Task goal >> Give back nothing but the number of lines in these entries that contain the word "sensitivity".
··· Material supplied
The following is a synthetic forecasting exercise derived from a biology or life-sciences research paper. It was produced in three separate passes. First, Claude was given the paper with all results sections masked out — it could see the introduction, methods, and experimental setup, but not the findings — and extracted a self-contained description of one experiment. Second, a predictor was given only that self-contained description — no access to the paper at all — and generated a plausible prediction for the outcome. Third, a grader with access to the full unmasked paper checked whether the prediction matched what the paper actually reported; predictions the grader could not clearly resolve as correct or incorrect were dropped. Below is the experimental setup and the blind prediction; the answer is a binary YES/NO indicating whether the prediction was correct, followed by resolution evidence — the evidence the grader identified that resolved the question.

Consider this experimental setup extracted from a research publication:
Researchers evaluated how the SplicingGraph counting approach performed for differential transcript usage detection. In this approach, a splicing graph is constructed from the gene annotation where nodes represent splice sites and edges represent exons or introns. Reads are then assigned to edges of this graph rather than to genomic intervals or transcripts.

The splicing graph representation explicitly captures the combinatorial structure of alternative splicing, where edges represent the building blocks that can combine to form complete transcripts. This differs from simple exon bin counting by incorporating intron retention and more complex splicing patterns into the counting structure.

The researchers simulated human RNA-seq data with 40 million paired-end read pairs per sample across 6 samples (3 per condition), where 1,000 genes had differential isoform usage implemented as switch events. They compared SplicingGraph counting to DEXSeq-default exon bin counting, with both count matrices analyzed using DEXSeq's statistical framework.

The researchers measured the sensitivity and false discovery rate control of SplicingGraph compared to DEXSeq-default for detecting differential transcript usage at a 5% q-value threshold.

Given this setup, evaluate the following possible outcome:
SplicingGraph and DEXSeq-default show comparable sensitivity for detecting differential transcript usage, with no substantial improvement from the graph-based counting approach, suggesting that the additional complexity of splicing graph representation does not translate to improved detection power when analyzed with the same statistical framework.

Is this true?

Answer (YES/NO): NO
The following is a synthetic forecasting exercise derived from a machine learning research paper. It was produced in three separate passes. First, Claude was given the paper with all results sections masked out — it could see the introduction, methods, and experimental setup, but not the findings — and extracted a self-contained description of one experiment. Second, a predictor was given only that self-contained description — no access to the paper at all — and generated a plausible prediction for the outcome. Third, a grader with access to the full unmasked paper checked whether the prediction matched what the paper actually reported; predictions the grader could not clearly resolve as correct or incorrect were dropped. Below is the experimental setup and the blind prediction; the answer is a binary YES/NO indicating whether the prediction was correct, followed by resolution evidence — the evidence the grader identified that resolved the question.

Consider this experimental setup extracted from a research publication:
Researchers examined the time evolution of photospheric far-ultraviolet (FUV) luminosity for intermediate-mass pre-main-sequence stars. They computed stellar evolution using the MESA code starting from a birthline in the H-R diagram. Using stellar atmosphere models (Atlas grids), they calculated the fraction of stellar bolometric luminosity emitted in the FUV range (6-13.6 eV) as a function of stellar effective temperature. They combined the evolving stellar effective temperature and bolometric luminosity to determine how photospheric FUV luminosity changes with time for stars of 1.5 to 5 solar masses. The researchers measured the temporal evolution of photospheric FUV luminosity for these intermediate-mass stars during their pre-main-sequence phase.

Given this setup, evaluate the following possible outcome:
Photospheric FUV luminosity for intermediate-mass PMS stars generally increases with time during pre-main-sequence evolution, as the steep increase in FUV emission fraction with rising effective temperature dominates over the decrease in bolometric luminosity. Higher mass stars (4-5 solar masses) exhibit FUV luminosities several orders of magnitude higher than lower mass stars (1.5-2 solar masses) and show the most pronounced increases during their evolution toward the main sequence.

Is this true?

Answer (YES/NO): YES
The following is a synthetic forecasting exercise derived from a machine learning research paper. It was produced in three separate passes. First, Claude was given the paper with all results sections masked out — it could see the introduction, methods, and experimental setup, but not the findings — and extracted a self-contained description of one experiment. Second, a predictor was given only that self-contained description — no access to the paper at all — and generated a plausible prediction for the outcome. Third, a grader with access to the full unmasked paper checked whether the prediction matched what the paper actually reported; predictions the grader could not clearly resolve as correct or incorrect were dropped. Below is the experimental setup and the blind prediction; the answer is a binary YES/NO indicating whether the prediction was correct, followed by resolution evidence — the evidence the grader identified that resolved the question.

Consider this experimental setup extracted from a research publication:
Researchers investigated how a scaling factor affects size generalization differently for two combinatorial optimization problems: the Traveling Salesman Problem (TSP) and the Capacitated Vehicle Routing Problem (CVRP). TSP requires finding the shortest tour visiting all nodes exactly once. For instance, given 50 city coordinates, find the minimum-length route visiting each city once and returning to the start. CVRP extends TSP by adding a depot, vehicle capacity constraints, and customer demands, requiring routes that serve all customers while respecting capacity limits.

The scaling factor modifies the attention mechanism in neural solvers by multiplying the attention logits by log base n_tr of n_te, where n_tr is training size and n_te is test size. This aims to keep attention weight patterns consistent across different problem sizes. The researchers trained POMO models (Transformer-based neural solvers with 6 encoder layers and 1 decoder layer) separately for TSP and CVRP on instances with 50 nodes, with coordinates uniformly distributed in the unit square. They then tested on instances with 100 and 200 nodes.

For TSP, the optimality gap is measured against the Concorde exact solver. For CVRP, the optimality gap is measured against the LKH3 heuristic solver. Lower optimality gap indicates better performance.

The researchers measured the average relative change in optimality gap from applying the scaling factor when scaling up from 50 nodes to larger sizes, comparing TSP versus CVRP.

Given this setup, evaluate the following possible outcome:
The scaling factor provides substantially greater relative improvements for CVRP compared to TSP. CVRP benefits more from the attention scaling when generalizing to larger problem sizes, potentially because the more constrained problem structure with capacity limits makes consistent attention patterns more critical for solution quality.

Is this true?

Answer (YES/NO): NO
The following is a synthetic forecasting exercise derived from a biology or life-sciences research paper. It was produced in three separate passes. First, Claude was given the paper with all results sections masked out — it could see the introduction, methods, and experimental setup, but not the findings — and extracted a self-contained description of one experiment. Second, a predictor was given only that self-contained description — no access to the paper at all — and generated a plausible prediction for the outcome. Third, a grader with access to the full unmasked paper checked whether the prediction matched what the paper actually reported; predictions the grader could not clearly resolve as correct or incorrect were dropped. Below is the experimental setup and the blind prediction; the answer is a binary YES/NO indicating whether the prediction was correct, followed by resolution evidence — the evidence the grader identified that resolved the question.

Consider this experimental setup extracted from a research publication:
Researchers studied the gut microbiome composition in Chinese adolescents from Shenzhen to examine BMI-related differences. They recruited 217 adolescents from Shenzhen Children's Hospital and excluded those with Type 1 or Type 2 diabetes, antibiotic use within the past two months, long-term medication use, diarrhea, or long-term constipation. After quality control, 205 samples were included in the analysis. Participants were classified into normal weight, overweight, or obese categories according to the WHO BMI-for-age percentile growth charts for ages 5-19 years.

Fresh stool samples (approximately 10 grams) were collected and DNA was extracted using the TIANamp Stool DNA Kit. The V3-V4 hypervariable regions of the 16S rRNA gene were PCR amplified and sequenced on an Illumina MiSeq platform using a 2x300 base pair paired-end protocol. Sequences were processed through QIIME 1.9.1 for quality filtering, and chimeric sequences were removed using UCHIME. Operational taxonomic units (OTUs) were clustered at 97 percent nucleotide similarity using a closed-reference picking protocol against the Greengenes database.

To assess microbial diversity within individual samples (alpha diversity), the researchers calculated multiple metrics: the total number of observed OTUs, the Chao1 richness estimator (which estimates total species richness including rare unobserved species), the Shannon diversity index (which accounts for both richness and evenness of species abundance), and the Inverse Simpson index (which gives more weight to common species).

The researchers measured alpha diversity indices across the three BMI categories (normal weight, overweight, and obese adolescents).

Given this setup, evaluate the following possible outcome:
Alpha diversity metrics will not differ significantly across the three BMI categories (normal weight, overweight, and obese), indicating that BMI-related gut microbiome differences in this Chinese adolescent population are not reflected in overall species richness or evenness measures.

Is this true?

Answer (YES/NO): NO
······
Written response >> 2